Radio Vaticana, 9 giugno 2015
di Francesca Sabatinelli
Nel mondo plurale, nella società globalizzata, non si può costruire una riconciliazione tra Oriente e Occidente se non si parte da un punto comune: la condanna, il rigetto di ogni tipo di violenza e della guerra. E’ la base sulla quale si è lavorato ieri e oggi a Firenze, alla conferenza promossa dalla Comunità di Sant’Egidio sul tema “Oriente e Occidente: dialoghi di civiltà”. A confronto numerose autorità del mondo islamico, tra cui il grande imam dell’Università Al Azhar del Cairo, Muhammad Al-Tayyeb. Francesca Sabatinelli ha intervistato Marco Impagliazzo, presidente della Comunità di Sant’Egidio:
R. – La prima fase del cammino è il rifiuto della violenza, della guerra, facendo anche un’autocritica perché nei due mondi la guerra purtroppo è stata uno strumento di regolazione dei conflitti per troppi anni. Penso all’Europa con le due Guerre mondiali o alle tante guerre che sta vivendo oggi il Medio Oriente. Quindi, il primo punto è questo. La seconda è quella di leggere la realtà – perché la realtà sta cambiando – con occhi nuovi, con occhi diversi e quindi di proporre modelli educativi ai nostri giovani che siano modelli educativi corrispondenti alla realtà dell’oggi. Sostanzialmente, per prendere in prestito una parola del Concilio Vaticano II, fare un “aggiornamento” dei nostri modelli educativi perché i nostri giovani crescano in una società migliore.

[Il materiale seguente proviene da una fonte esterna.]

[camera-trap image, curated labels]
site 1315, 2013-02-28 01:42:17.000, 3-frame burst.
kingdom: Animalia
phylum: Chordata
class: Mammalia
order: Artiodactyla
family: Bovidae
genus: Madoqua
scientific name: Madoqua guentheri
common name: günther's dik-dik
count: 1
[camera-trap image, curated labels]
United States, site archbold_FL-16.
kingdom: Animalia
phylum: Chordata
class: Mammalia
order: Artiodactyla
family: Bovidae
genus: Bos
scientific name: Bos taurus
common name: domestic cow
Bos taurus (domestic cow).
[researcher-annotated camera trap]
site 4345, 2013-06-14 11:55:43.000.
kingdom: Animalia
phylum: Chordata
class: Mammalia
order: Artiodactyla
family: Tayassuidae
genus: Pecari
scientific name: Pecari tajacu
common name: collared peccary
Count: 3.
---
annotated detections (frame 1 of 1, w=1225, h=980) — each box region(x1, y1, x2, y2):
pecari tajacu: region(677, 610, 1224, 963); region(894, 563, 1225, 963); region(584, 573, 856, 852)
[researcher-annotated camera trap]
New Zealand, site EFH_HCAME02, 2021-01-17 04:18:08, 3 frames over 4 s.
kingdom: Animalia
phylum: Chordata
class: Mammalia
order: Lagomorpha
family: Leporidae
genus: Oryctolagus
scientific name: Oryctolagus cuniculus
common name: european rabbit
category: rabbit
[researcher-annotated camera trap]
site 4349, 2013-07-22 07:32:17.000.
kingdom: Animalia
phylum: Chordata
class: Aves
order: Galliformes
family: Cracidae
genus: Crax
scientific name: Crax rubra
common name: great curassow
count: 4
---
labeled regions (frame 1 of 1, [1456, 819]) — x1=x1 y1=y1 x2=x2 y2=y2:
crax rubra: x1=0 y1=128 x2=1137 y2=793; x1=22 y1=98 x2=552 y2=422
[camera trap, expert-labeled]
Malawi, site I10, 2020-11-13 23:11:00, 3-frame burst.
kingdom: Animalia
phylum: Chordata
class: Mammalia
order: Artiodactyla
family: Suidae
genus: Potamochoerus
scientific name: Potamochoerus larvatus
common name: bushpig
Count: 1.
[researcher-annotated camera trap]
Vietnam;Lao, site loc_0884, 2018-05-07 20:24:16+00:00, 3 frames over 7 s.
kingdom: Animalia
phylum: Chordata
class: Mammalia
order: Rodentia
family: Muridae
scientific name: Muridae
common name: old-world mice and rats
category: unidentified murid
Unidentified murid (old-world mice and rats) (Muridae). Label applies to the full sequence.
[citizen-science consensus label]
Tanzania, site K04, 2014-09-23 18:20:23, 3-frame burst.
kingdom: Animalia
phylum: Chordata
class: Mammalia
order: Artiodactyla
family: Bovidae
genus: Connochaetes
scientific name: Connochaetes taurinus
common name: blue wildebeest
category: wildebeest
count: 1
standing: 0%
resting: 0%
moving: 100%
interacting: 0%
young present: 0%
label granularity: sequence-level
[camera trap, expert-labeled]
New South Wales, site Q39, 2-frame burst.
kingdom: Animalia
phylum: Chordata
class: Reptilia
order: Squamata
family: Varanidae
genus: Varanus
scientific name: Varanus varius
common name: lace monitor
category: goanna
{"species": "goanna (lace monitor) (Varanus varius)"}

D. – Grandi spunti di riflessione sono stati lanciati ieri, nella prima giornata lavori, e sono arrivati da voci autorevoli: dal professor Riccardi e dal grande imam Al-Tayyeb. Da una parte, si è sottolineata la necessità di colmare il vuoto di incontro e dialogo tra Oriente e Occidente, dall’altra si è denunciato in modo chiaro quasi il fallimento finora del dialogo tra le religioni e le civiltà, e a testimoniarlo è lo scontro evidente tra il mondo arabo islamico e l’Occidente…
R. – Il problema è circoscrivere questo scontro che c’è in atto, che è generato soprattutto da motivazioni politiche ed economiche e molto poco da motivazioni religiose. Anche perché chi usa la religione per la violenza o per l’estremismo ha una falsa idea della religione. Quindi, l’idea di Firenze è proprio quella di circoscrivere lo scontro iniziando un nuovo incontro che forse non c’è mai stato. Nonostante le nostre civiltà si siano incontrate anche nel passato, oggi c’è la speranza di gettare un nuovo seme che porti frutti un giorno. Quindi, questi intrecci da Oriente a Occidente possono rappresentare una piattaforma comune in grado di contribuire all’avvio di un avvicinamento tra le due civiltà.
D. – Il messaggio che esce da Firenze è quello di voler circoscrivere le forti diffidenze che ci sono tra Oriente e Occidente, che hanno generato paura, che hanno generato rabbia… Come farete in modo concreto a portare avanti questo messaggio?
R. – Purtroppo, il nostro mondo è segnato, in questo tempo di paura e di crisi, dalla rassegnazione. A Firenze abbiamo fatto un passo fuori dalla rassegnazione, perché nella rassegnazione non nasce nulla. Qui abbiamo invece detto che l’incontro che ci fa conoscere, che ci fa superare le paure reciproche è il primo passo per superare una rassegnazione che in realtà crea solo deserti e per far fiorire invece giardini laddove sono deserti. Il modo pratico è venirsi incontro nei momenti di difficoltà. Oggi, noi occidentali dobbiamo soccorrere in un certo senso, essere solidali con un mondo musulmano che sta soffrendo le gravi crisi di una guerra, di una violenza terroristica che è nata dal suo stesso interno, dalla sua stessa gente e che ormai ne sta subendo profondissime conseguenze. Il primo modo è quello di non condannarci reciprocamente, di non ignorarci, ma quello di conoscerci a fondo e per far questo incontrarci perché la lontananza è frutto di ignoranza. Oggi, noi scegliamo la via dell’incontro.